Am I the living dead?
When did laughter begin to drown the scream?

To think there was a time when I could stand and say
I’m happy just to be the man I am today
Somewhere down this line, my life began to fade
But you can’t take a life that’s already gone
I think I’ve lost my mind and now I’ve lost my way
No matter how I try I can’t make it go away
Is it such a crime to want to end this pain?
I wish that I could find some peace of mind before I die
I wrote this song a few years ago to a tune my friend came up with. I was in one of the lowest points in my depression, after having lost everything and thinking nothing would ever get better.
Have you ever talked with a skull atop a stone
In the middle of the night as the wind begins to moan?

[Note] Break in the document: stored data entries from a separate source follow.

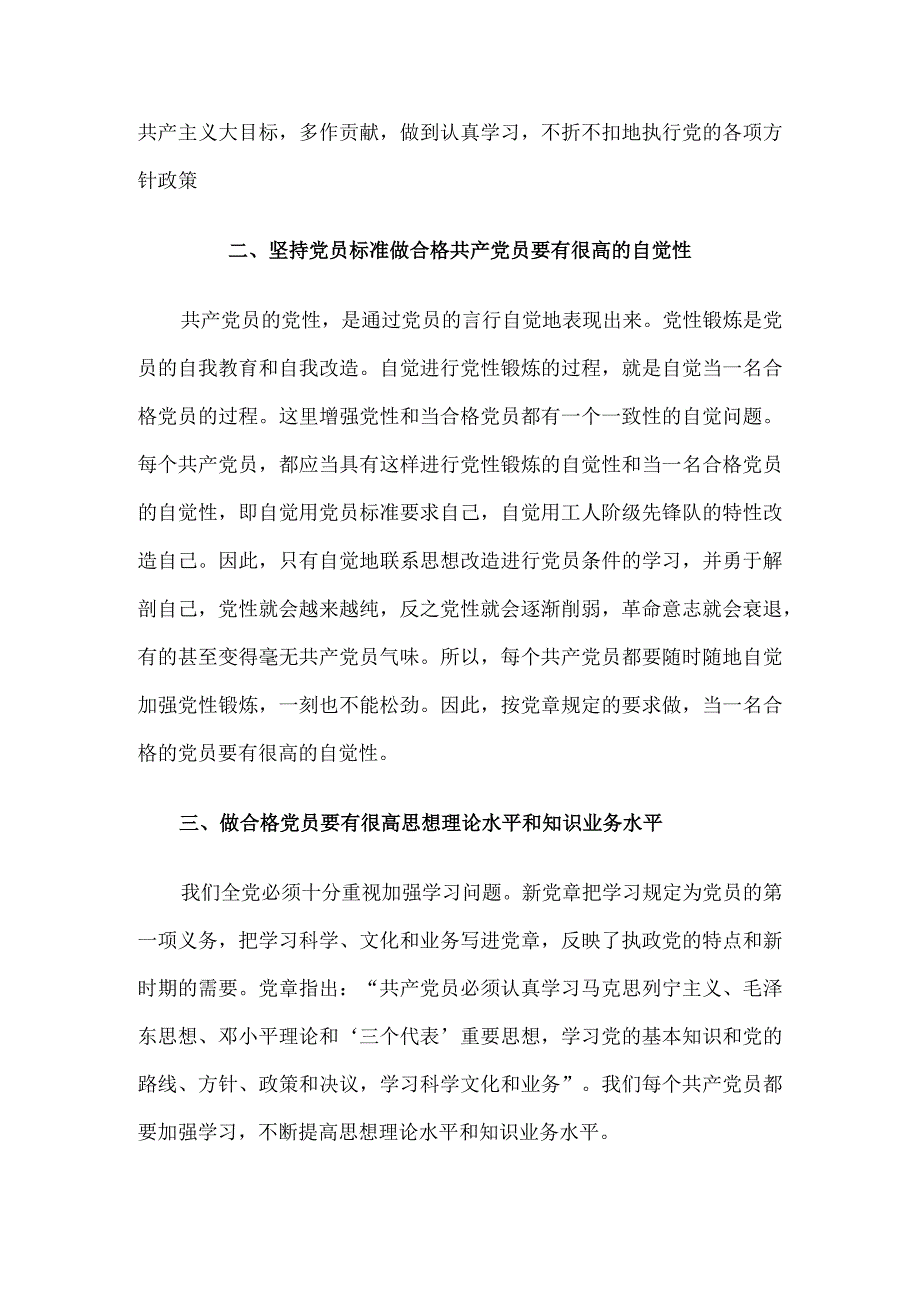 共产主义大目标，多作贡献，做到认真学习，不折不扣地执行党的各项方针政策

二、坚持党员标准做合格共产党员要有很高的自觉性

共产党员的党性，是通过党员的言行自觉地表现出来。党性锻炼是党员的自我教育和自我改造。自觉进行党性锻炼的过程，就是自觉当一名合格党员的过程。这里增强党性和当合格党员都有一个一致性的自觉问题。每个共产党员，都应当具有这样进行党性锻炼的自觉性和当一名合格党员的自觉性，即自觉用党员标准要求自己，自觉用工人阶级先锋队的特性改造自己。因此，只有自觉地联系思想改造进行党员条件的学习，并勇于解剖自己，党性就会越来越纯，反之党性就会逐渐削弱，革命意志就会衰退，有的甚至变得毫无共产党员气味。所以，每个共产党员都要随时随地自觉加强党性锻炼，一刻也不能松劲。因此，按党章规定的要求做，当一名合格的党员要有很高的自觉性。

三、做合格党员要有很高思想理论水平和知识业务水平

我们全党必须十分重视加强学习问题。新党章把学习规定为党员的第一项义务，把学习科学、文化和业务写进党章，反映了执政党的特点和新时期的需要。党章指出：“共产党员必须认真学习马克思列宁主义、毛泽东思想、邓小平理论和‘三个代表’重要思想，学习党的基本知识和党的路线、方针、政策和决议，学习科学文化和业务”。我们每个共产党员都要加强学习，不断提高思想理论水平和知识业务水平。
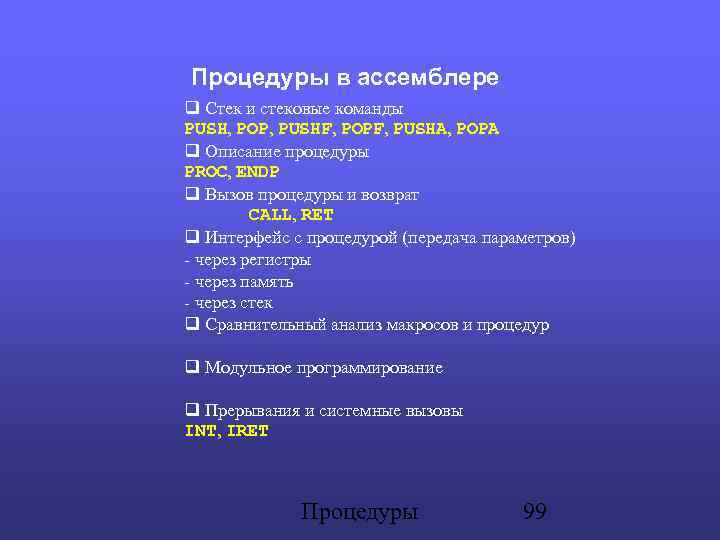 Процедуры в ассемблере

❑ Стек и стековые команды
PUSH, POP, PUSHF, POPF, PUSHA, POPA

❑ Описание процедуры
PROC, ENDP

❑ Вызов процедуры и возврат
CALL, RET

❑ Интерфейс с процедурой (передача параметров)
- через регистры
- через память
- через стек

❑ Сравнительный анализ макросов и процедур

❑ Модульное программирование

❑ Прерывания и системные вызовы
INT, IRET

Процедуры 99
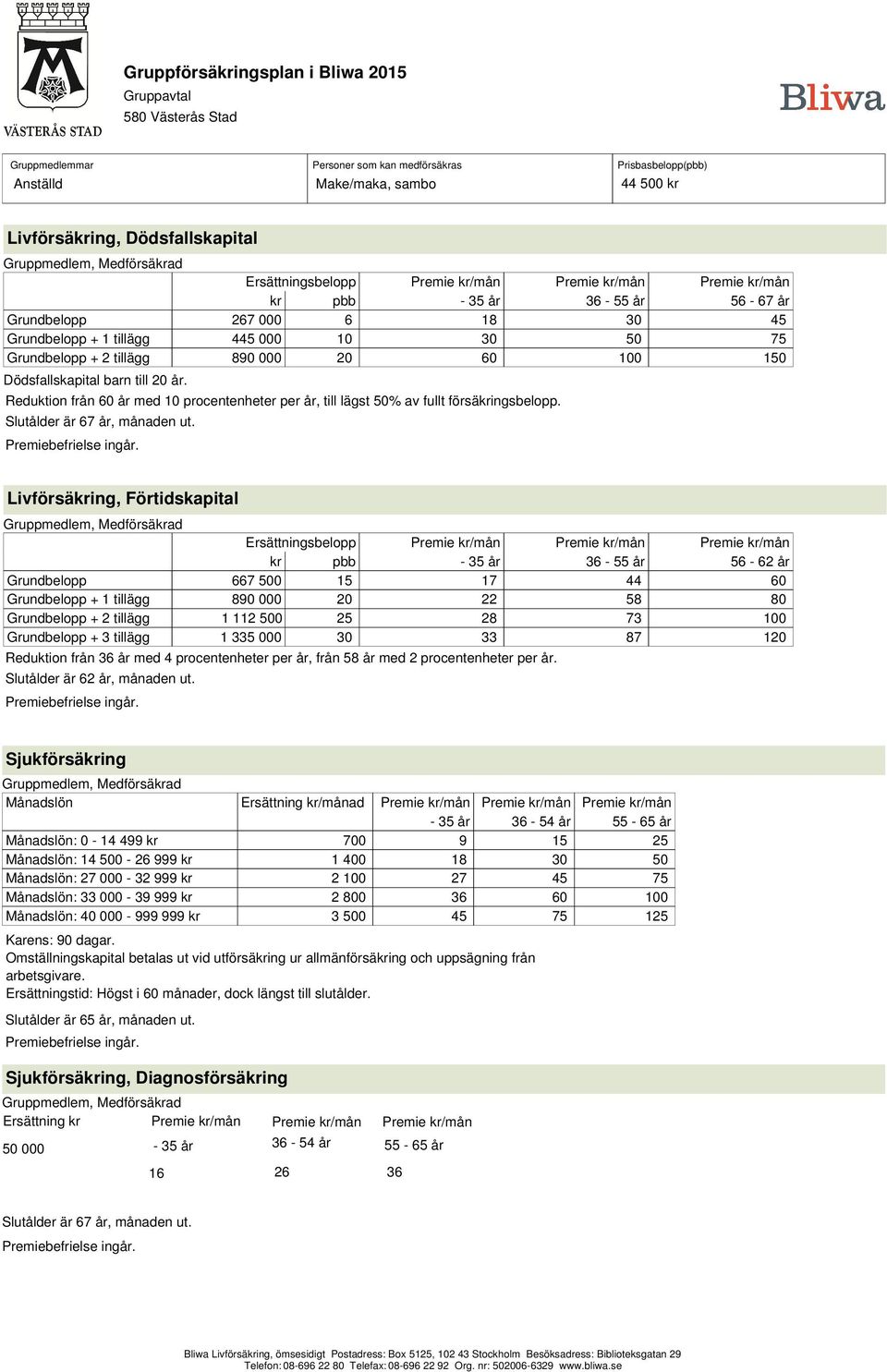 VÄSTERÅS STAD

Gruppförsäkringsplan i Bliwa 2015
Gruppavtal
580 Västerås Stad

Bliwa

| Gruppmedlemmar | Personer som kan medförsäkras | Prisbasbelopp(pbb) |
|---|---|---|
| Anställd | Make/maka, sambo | 44 500 kr |

Livförsäkring, Dödsfallskapital
Gruppmedlem, Medförsäkrad

| | Ersättningsbelopp kr | pbb | Premie kr/mån - 35 år | Premie kr/mån 36 - 55 år | Premie kr/mån 56 - 67 år |
|---|---|---|---|---|---|
| Grundbelopp | 267 000 | 6 | 18 | 30 | 45 |
| Grundbelopp + 1 tillägg | 445 000 | 10 | 30 | 50 | 75 |
| Grundbelopp + 2 tillägg | 890 000 | 20 | 60 | 100 | 150 |

Dödsfallskapital barn till 20 år.
Reduktion från 60 år med 10 procentenheter per år, till lägst 50% av fullt försäkringsbelopp.
Slutålder är 67 år, månaden ut.
Premiebefrielse ingår.

Livförsäkring, Förtidskapital
Gruppmedlem, Medförsäkrad

| | Ersättningsbelopp kr | pbb | Premie kr/mån - 35 år | Premie kr/mån 36 - 55 år | Premie kr/mån 56 - 62 år |
|---|---|---|---|---|---|
| Grundbelopp | 667 500 | 15 | 17 | 44 | 60 |
| Grundbelopp + 1 tillägg | 890 000 | 20 | 22 | 58 | 80 |
| Grundbelopp + 2 tillägg | 1 112 500 | 25 | 28 | 73 | 100 |
| Grundbelopp + 3 tillägg | 1 335 000 | 30 | 33 | 87 | 120 |

Reduktion från 36 år med 4 procentenheter per år, från 58 år med 2 procentenheter per år.
Slutålder är 62 år, månaden ut.
Premiebefrielse ingår.

Sjukförsäkring
Gruppmedlem, Medförsäkrad

| Månadslön | Ersättning kr/månad | Premie kr/mån - 35 år | Premie kr/mån 36 - 54 år | Premie kr/mån 55 - 65 år |
|---|---|---|---|---|
| Månadslön: 0 - 14 499 kr | 700 | 9 | 15 | 25 |
| Månadslön: 14 500 - 26 999 kr | 1 400 | 18 | 30 | 50 |
| Månadslön: 27 000 - 32 999 kr | 2 100 | 27 | 45 | 75 |
| Månadslön: 33 000 - 39 999 kr | 2 800 | 36 | 60 | 100 |
| Månadslön: 40 000 - 999 999 kr | 3 500 | 45 | 75 | 125 |

Karens: 90 dagar.
Omställningskapital betalas ut vid utförsäkring ur allmänförsäkring och uppsägning från arbetsgivare.
Ersättningstid: Högst i 60 månader, dock längst till slutålder.
Slutålder är 65 år, månaden ut.
Premiebefrielse ingår.

Sjukförsäkring, Diagnosförsäkring
Gruppmedlem, Medförsäkrad

| Ersättning kr | Premie kr/mån - 35 år | Premie kr/mån 36 - 54 år | Premie kr/mån 55 - 65 år |
|---|---|---|---|
| 50 000 | 16 | 26 | 36 |

Slutålder är 67 år, månaden ut.
Premiebefrielse ingår.

Bliwa Livförsäkring, ömsesidigt Postadress: Box 5125, 102 43 Stockholm Besöksadress: Biblioteksgatan 29
Telefon: 08-696 22 80 Telefax: 08-696 22 92 Org. nr: 502006-6329 www.bliwa.se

You will find it sometimes lies to get you to believe
And that it sometimes cries so as to deceive
But you find you're always there as the moon comes back each night
Even though your very soul begins to swell with fright

Tonight, the skull, it sings a song, and begs you to join in
You begin to sing and find it tells the death of men
When the song is over, you notice you're alone
You have just become another skull atop a stone
The very first poem I ever wrote, at the age of sixteen. It is about how if we give more mind to the death of great minds than the lives they lived, we are missing out on what life can truly be, even through the lowest times and hardest struggles. It was an assignment for English class, and a decision between an essay or a poem. This is what started me writing.
Be careful what you wish for
Be careful what you pray
For the memory of what may pass
May haunt your every day
Take it as you leave it
But leave not what you take
For the future of tomorrow
May not learn from our mistakes
Seek out hidden beauty
Even on the darkest days
For the world would have you blinded
By its standards and clichés
Send it with a whisper
Receive it with a scream
But show you no emotion
Lest they feed upon your dreams
For we have been sedated
By the narrow minded ways
Of the preferences of masses
Who set standards and abhor
The triumph of devotion
And emotions we have claimed
In all they fail to see
And fail to fight for anymore
The world keeps on forgetting
Just how beautiful it feels
To be exactly who you are
Instead of trying to conform
As we are deemed eccentric
Or looked down upon as odd
Even hated for our differences
And sometimes, just ignored
By those who cry, “Be different!”
Yet still refuse to change
Unless directed by collectives
As they string themselves along
When did we become the outcasts?
When did we become absurd
For loving what they’ve come to hate
Before our time is gone?
Maybe it’s not only
That they’ve given up their dreams
Just maybe, and quite simply
They’ve been sleeping far too long
Sheathed in the darkest of pure enchantment, I am left mystified and intrigued…bound by the spell that is you. My very essence reaches out to you, searching for purchase along such a treacherously even ***** in this barren waste, longing for the tears of heaven to fall from questionable skies that loom, but never quench, exhaling a breath of wind that caresses, yet never consumes, giving power to the sorrow that now takes wing and soars to heights unknown.
First line should be indented. Would not allow me to post it that way.